India scientists have discovered a rare double mutation of SARS-CoV-2, the virus that causes COVID-19, which might be more infectious than the troublesome B.1.1.7 variant now engulfing Europe and the United States.

The Ministry of Health and Family Welfare said the new variant has two mutations in the spike protein which the virus uses to fasten itself to human cells.

It said the variant was discovered in up to 20% of the samples sequenced from Maharashtra state, the worst hit by the recent surge. Maharashtra accounts for more than 60% of all the 368,000 active cases in India.

Maharashtra is the most industrialized state in India. It's capital, Mumbai is India's financial and commercial hub.

In Nagpur city in Maharashtra, infections caused by this new variant are in those parts of the city least affected thus far, said Dr. Sujeet Singh, chief of the National Center for Disease Control in New Delhi.

"The susceptible pool of population...was substantially large," noted Singh.

Dr. Rakesh Mishra, director of the Center for Cellular and Molecular Biology, said the genetic tweaks in the double mutation are of concern since they might help the virus spread more easily and evade the immune system.

The spike protein is relatively large with two new mutations spaced close together on it. One of the mutations is similar to the South African variant.

Mishra, however, cautioned against linking the new variant to the surge currently gripping India. On Wednesday, the health ministry reported 47,262 new cases, bringing the country's total case number to 11.7 million.

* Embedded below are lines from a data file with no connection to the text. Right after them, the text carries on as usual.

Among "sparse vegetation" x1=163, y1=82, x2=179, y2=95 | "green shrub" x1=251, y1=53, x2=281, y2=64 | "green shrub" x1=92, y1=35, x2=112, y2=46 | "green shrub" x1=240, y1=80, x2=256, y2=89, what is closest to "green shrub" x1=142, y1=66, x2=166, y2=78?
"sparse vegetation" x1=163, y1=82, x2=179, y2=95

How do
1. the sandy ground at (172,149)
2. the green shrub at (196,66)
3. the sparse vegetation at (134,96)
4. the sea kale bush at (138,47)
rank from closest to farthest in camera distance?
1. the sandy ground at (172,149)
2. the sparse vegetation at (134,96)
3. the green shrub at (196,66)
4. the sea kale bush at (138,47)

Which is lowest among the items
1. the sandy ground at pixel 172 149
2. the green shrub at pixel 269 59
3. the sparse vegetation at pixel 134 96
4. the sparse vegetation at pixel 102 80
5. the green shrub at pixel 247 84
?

It also reported 274 deaths Wednesday to take the overall death toll to  160,441. Both the number of new cases and deaths over the past 24 hours were the highest thus far this year. The health ministry said the number of daily active cases has been trending upward over the past few days even as another wave looks likely to swamp the country.

Dr. Rod Russell, a professor of virology and immunology at Memorial University of Newfoundland's faculty of medicine in St. John's, isn't convinced the double mutation will make current vaccines useless.

"You'll always have a broad immune response against a protein," said Russell.

"So even if a certain variant of concern pops up, it's not going to completely knock out the effects of the vaccine."